The levels selected for the three rainfall durations (factor A), rainfall intensity levels (factor B), and inclination levels (factor C) in the experiment are shown in Table 1. These levels were chosen based on Eq. (1). Runoff volume and soil loss rate were simulated and predicted using the Design-Expert software 10.0.848,49,50,51. This software is able to assess the necessary inputs and outputs of a theoretical process in a specific procedure to obtain the most accurate results, in order to identify the optimal process or product. This procedure is useful to reduce time costs and expenses.

$${x}_{i}=\frac{{x}_{i-}{x}_{0}}{\Delta {x}_{i}}$$

Xi = Independent encoded variable value, X0 = Center point of actual values of the variable, ΔXi = Change in value.

Analysis of variance (ANOVA) was applied to the runoff and erosion data obtained. Based on the P values (Table 2), the importance of the variables was evaluated and an appropriate mathematical model was developed (Eq. 2).
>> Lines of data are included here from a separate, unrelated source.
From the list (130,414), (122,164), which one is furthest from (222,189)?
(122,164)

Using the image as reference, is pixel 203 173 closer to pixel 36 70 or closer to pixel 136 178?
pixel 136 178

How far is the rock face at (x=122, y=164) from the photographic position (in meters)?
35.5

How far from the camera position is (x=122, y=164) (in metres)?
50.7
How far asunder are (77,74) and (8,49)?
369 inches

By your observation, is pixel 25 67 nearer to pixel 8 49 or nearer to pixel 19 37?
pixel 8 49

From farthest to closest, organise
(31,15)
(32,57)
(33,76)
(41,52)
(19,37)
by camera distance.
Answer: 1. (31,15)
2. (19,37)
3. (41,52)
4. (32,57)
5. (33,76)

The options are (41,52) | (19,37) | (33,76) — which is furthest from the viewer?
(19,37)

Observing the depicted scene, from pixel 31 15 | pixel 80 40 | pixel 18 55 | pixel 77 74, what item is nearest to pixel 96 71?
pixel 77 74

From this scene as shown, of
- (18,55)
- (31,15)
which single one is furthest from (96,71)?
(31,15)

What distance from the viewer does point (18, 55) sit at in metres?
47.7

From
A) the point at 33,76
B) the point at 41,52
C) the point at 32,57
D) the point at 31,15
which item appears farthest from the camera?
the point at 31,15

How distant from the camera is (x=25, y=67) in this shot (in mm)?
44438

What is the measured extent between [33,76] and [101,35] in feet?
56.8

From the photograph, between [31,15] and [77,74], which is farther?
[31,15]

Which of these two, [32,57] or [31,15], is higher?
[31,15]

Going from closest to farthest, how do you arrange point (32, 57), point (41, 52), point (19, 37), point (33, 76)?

Signal-to-noise ratio was applied to test the accuracy of the mathematical models, with values greater than 4 taken to denote good accuracy52.

$$Y = b_{0} + \sum\limits_{i = 1}^{4} {b_{i} x_{i} + \sum\limits_{i = 1}^{4} {b_{ii} x_{i}^{2} + \sum\limits_{i = 1}^{3} {\sum\limits_{j = i + 1}^{4} {b_{ij} x_{i} x_{j} } } } }$$
Table 2 Statistical parameters obtained for the model.

Y = predicted answer, β0 = y-intercept coefficient, βi = linear coefficient of the parameters, βij = secondary interaction coefficient, bij = second order coefficient, xi, xj = independent encoded variables.

Results and Discussion

Soil erosion results (experimental and predicted)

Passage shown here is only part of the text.